→ **Information shown**
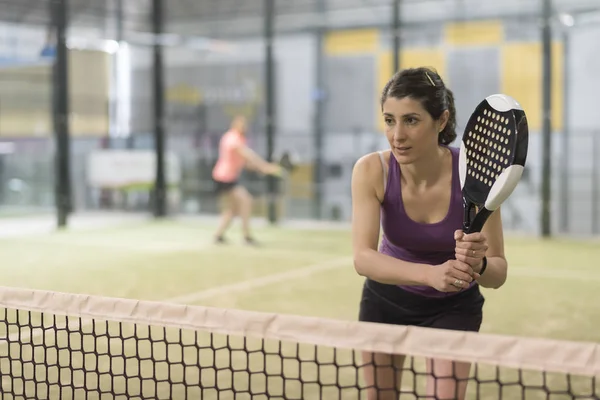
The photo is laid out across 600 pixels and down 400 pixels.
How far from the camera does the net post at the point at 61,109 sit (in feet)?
38.2

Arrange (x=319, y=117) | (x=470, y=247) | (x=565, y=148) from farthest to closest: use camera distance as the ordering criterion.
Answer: (x=319, y=117), (x=565, y=148), (x=470, y=247)

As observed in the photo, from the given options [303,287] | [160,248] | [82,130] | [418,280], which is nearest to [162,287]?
[303,287]

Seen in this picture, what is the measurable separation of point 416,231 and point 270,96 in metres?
9.89

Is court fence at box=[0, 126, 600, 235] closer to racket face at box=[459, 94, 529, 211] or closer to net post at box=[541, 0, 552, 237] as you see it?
net post at box=[541, 0, 552, 237]

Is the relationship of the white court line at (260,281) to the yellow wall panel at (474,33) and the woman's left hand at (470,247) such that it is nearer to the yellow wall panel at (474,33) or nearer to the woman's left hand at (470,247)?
the woman's left hand at (470,247)

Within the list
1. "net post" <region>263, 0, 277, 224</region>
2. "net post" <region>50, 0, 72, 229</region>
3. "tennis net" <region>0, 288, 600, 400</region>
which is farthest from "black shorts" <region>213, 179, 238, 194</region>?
Result: "tennis net" <region>0, 288, 600, 400</region>

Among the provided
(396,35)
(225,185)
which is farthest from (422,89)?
(396,35)

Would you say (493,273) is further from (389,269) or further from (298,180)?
(298,180)

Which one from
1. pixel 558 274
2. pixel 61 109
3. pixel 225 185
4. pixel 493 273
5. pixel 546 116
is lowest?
pixel 558 274

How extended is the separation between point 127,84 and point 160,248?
173 inches

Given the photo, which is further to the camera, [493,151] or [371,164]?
[371,164]

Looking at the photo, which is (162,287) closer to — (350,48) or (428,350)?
(428,350)

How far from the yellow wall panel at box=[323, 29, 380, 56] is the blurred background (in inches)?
0.7

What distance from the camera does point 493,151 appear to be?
2311 mm
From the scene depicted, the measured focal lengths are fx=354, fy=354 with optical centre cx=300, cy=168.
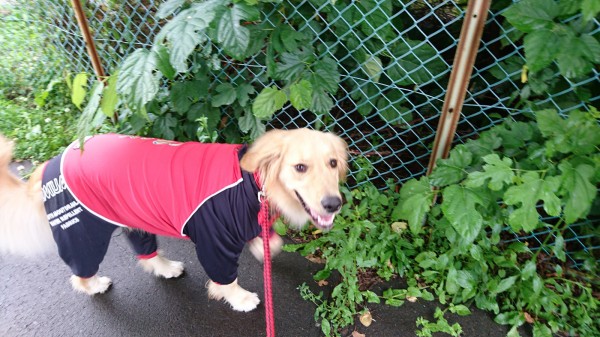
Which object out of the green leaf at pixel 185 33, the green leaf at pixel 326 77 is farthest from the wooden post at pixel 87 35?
the green leaf at pixel 326 77

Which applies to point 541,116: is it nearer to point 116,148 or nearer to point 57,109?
point 116,148

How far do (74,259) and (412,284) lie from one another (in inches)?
76.9

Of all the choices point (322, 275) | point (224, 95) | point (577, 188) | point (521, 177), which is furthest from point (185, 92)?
point (577, 188)

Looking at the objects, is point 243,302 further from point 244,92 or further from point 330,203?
point 244,92

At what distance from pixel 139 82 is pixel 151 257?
3.91 ft

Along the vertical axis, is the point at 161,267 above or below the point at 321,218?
below

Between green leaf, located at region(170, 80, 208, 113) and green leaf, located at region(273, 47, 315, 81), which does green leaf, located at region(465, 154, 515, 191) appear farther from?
→ green leaf, located at region(170, 80, 208, 113)

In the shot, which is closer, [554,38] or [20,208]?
[554,38]

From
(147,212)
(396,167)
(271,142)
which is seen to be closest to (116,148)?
(147,212)

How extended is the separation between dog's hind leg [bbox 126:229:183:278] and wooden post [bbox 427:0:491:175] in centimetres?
178

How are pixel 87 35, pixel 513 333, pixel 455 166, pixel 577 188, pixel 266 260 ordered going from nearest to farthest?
pixel 577 188
pixel 266 260
pixel 455 166
pixel 513 333
pixel 87 35

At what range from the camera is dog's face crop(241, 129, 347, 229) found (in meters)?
1.69

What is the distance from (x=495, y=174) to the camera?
1.63m

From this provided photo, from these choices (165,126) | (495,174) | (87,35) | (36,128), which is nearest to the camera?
(495,174)
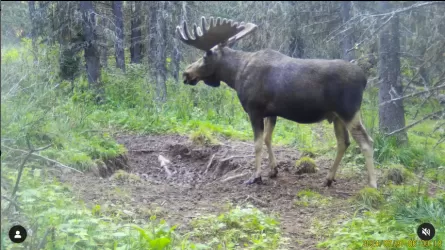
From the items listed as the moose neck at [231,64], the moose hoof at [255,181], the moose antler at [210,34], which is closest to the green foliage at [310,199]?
the moose hoof at [255,181]

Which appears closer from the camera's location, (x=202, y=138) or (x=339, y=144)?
(x=339, y=144)

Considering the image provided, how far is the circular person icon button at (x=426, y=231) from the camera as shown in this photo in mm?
4162

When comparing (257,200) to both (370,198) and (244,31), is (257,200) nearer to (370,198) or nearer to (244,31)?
(370,198)

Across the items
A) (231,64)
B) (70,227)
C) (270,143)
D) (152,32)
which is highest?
(152,32)

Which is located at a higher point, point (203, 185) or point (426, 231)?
point (426, 231)

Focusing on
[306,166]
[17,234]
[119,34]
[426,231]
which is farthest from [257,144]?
[17,234]

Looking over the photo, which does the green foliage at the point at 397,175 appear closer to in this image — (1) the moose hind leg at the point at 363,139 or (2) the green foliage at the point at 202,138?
(1) the moose hind leg at the point at 363,139

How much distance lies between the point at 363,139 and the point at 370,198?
3.22ft

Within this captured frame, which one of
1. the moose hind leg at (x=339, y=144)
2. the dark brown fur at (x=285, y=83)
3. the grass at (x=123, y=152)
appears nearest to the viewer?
the grass at (x=123, y=152)

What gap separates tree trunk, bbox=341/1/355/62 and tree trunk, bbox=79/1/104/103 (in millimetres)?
3285

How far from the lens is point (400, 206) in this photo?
5188 mm

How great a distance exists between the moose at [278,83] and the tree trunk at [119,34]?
0.90 m

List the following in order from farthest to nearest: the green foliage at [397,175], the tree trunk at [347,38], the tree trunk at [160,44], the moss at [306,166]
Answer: the tree trunk at [160,44] → the moss at [306,166] → the green foliage at [397,175] → the tree trunk at [347,38]

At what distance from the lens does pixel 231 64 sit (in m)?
8.02
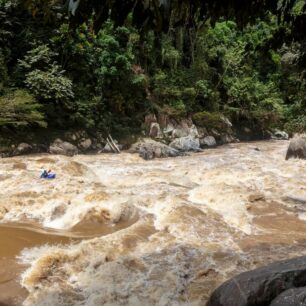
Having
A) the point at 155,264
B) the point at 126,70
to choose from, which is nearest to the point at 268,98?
the point at 126,70

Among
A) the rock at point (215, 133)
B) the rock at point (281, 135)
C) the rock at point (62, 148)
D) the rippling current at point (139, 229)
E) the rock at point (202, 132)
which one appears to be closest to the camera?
the rippling current at point (139, 229)

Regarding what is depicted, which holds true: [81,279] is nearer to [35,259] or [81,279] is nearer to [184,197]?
[35,259]

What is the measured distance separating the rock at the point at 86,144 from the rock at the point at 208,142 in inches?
203

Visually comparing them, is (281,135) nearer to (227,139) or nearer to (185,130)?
(227,139)

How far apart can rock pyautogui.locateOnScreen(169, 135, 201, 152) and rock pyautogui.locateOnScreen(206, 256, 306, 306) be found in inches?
476

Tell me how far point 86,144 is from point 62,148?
1.25 metres

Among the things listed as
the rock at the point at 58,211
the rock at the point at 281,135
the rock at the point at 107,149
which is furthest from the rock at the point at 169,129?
the rock at the point at 58,211

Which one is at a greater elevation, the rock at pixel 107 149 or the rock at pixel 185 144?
the rock at pixel 185 144

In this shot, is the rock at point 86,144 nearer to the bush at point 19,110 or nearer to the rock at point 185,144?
the bush at point 19,110

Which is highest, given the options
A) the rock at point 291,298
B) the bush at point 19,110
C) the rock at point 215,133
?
the rock at point 291,298

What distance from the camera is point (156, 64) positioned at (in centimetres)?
2031

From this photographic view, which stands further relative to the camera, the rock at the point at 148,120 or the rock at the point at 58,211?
the rock at the point at 148,120

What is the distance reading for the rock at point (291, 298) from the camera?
303cm

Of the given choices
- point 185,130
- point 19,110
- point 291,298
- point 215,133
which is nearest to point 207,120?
point 215,133
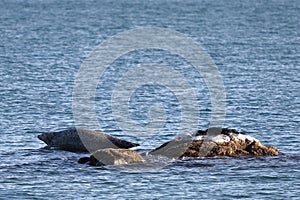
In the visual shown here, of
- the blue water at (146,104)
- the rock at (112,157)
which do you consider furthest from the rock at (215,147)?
the rock at (112,157)

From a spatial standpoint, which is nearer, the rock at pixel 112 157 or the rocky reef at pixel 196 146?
the rock at pixel 112 157

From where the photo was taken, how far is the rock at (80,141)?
42.4 metres

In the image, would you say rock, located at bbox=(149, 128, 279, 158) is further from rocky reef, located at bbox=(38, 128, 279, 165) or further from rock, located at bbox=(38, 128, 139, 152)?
rock, located at bbox=(38, 128, 139, 152)

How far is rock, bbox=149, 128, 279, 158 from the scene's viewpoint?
40969 mm

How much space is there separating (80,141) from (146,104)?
1691 centimetres

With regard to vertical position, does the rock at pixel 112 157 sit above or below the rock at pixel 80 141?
below

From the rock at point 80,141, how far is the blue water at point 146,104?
72cm

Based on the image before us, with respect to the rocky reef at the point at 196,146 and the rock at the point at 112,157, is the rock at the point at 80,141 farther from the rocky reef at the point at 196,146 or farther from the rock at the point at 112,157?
the rock at the point at 112,157

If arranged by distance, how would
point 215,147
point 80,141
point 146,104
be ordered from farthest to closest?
point 146,104 → point 80,141 → point 215,147

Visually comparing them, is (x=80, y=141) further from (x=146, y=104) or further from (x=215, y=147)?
(x=146, y=104)

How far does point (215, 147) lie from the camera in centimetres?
4103

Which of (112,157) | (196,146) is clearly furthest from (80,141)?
(196,146)

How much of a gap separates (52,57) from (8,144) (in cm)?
4162

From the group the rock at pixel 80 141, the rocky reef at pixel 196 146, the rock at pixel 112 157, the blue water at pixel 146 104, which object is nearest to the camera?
the blue water at pixel 146 104
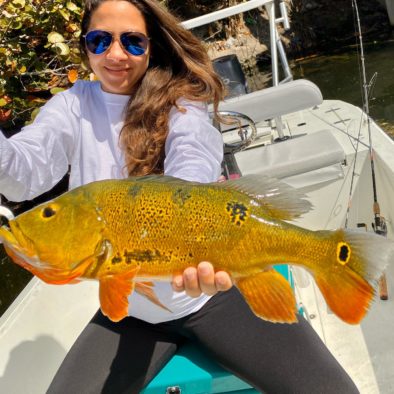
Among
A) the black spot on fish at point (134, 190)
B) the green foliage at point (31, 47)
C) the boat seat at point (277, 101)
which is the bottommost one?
the boat seat at point (277, 101)

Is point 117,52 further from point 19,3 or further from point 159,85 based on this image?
point 19,3

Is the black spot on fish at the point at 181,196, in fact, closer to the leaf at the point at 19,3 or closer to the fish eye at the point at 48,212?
the fish eye at the point at 48,212

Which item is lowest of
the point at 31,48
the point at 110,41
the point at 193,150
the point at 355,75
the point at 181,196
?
the point at 355,75

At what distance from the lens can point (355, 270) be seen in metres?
1.36

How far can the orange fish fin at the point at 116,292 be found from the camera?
130cm

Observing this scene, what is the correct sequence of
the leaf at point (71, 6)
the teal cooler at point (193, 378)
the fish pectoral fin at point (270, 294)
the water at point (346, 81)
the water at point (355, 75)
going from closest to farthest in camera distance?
1. the fish pectoral fin at point (270, 294)
2. the teal cooler at point (193, 378)
3. the leaf at point (71, 6)
4. the water at point (346, 81)
5. the water at point (355, 75)

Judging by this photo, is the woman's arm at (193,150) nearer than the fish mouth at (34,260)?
No

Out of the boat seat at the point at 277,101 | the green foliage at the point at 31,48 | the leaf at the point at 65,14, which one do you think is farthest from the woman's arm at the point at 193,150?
the leaf at the point at 65,14

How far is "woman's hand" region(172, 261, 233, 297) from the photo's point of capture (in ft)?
4.43

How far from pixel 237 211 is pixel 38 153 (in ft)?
2.92

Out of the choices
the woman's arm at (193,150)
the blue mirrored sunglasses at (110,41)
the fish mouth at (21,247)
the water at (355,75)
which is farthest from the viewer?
the water at (355,75)

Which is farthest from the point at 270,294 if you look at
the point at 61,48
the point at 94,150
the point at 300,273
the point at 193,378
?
the point at 61,48

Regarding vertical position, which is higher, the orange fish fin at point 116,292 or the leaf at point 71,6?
the leaf at point 71,6

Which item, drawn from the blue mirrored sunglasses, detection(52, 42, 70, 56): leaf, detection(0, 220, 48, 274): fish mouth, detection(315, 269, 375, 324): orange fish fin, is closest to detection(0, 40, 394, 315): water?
detection(52, 42, 70, 56): leaf
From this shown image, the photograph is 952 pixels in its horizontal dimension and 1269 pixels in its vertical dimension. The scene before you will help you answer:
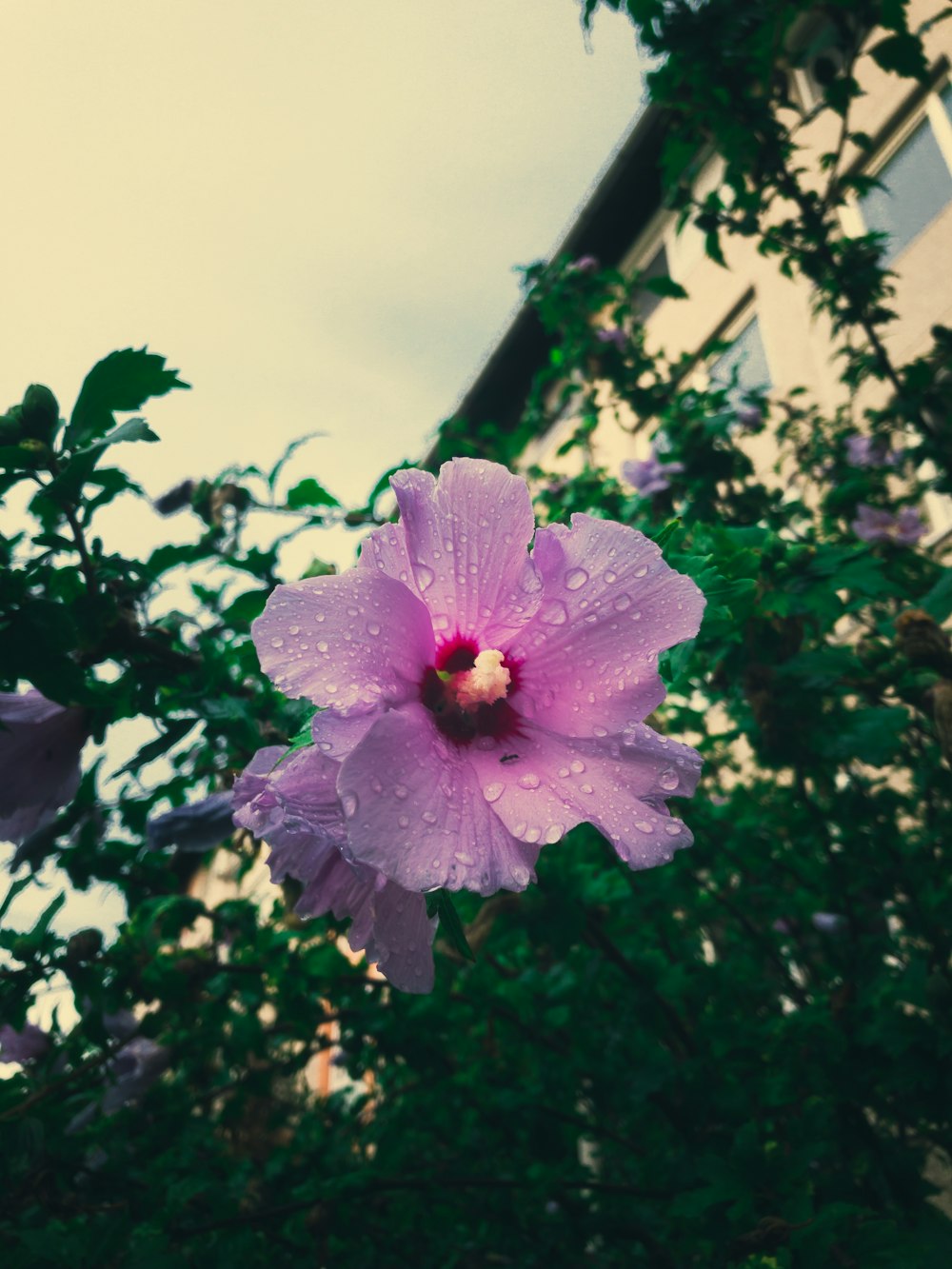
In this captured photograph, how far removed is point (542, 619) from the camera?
64cm

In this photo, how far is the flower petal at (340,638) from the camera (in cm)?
56

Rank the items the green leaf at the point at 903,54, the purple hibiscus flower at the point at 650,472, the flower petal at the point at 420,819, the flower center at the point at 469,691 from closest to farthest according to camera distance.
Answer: the flower petal at the point at 420,819 < the flower center at the point at 469,691 < the green leaf at the point at 903,54 < the purple hibiscus flower at the point at 650,472

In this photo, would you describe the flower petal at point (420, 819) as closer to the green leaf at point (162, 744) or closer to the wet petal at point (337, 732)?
the wet petal at point (337, 732)

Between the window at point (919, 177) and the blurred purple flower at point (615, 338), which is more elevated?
the window at point (919, 177)

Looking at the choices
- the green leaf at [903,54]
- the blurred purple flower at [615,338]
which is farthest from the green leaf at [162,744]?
the blurred purple flower at [615,338]

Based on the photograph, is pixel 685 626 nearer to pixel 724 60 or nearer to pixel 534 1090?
pixel 534 1090

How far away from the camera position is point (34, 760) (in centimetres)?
91

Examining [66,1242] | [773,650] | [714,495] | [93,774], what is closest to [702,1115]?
[773,650]

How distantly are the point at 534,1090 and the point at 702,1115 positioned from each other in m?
0.44

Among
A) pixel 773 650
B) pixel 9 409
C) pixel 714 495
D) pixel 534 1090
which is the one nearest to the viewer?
pixel 9 409

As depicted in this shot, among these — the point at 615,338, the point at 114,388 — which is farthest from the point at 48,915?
the point at 615,338

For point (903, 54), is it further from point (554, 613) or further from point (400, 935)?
point (400, 935)

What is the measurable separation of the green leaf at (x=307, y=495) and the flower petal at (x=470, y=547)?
527mm

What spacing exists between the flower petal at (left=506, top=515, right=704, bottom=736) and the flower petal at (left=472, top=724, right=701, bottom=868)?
0.06 feet
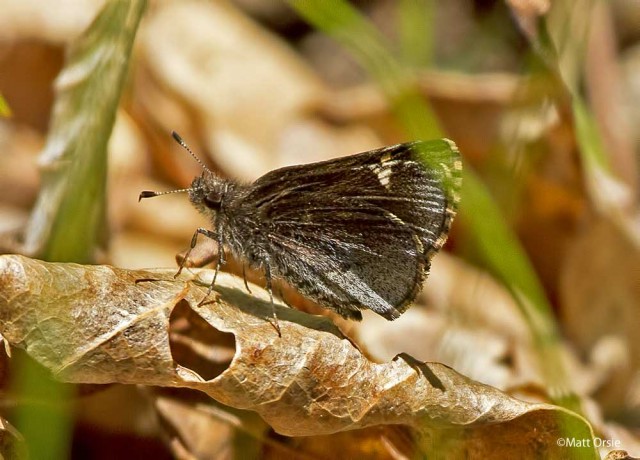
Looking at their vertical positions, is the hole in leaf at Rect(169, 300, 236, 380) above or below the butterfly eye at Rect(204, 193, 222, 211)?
below

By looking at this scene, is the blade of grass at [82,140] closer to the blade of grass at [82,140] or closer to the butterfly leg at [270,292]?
the blade of grass at [82,140]

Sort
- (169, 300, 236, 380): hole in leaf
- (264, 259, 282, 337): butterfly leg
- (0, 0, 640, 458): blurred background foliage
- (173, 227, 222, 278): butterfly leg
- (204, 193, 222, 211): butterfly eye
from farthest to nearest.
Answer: (204, 193, 222, 211): butterfly eye, (0, 0, 640, 458): blurred background foliage, (173, 227, 222, 278): butterfly leg, (169, 300, 236, 380): hole in leaf, (264, 259, 282, 337): butterfly leg

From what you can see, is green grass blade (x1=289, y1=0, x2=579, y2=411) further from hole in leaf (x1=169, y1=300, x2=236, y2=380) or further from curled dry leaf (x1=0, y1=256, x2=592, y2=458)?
hole in leaf (x1=169, y1=300, x2=236, y2=380)

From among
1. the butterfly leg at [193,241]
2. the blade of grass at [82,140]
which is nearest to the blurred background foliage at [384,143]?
the blade of grass at [82,140]

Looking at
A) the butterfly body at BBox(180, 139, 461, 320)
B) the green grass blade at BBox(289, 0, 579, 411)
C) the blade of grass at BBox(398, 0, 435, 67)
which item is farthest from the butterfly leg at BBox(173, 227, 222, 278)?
the blade of grass at BBox(398, 0, 435, 67)

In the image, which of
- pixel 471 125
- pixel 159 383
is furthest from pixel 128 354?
pixel 471 125

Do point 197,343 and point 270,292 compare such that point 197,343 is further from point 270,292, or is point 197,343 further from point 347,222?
point 347,222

→ **Your goal**
Reproduce the lines word for word, starting at the one holding "From what you" and ending at the final line of the material above.

→ **Output**
From what you can see, is green grass blade (x1=289, y1=0, x2=579, y2=411) further from hole in leaf (x1=169, y1=300, x2=236, y2=380) or further from curled dry leaf (x1=0, y1=256, x2=592, y2=458)?
hole in leaf (x1=169, y1=300, x2=236, y2=380)

From among
1. the butterfly leg at [193,241]
2. the blade of grass at [82,140]
which is nearest to the blurred background foliage at [384,143]?
the blade of grass at [82,140]

Looking at
A) the butterfly body at BBox(180, 139, 461, 320)
B) the green grass blade at BBox(289, 0, 579, 411)
C) the blade of grass at BBox(398, 0, 435, 67)
which item is farthest from the butterfly leg at BBox(173, 227, 222, 278)?
the blade of grass at BBox(398, 0, 435, 67)

In the image, which of
- pixel 471 125
- pixel 159 383
is furthest from pixel 128 354?
pixel 471 125

Do point 197,343 and point 270,292 compare such that point 197,343 is further from point 270,292, or is point 197,343 further from point 347,222?
point 347,222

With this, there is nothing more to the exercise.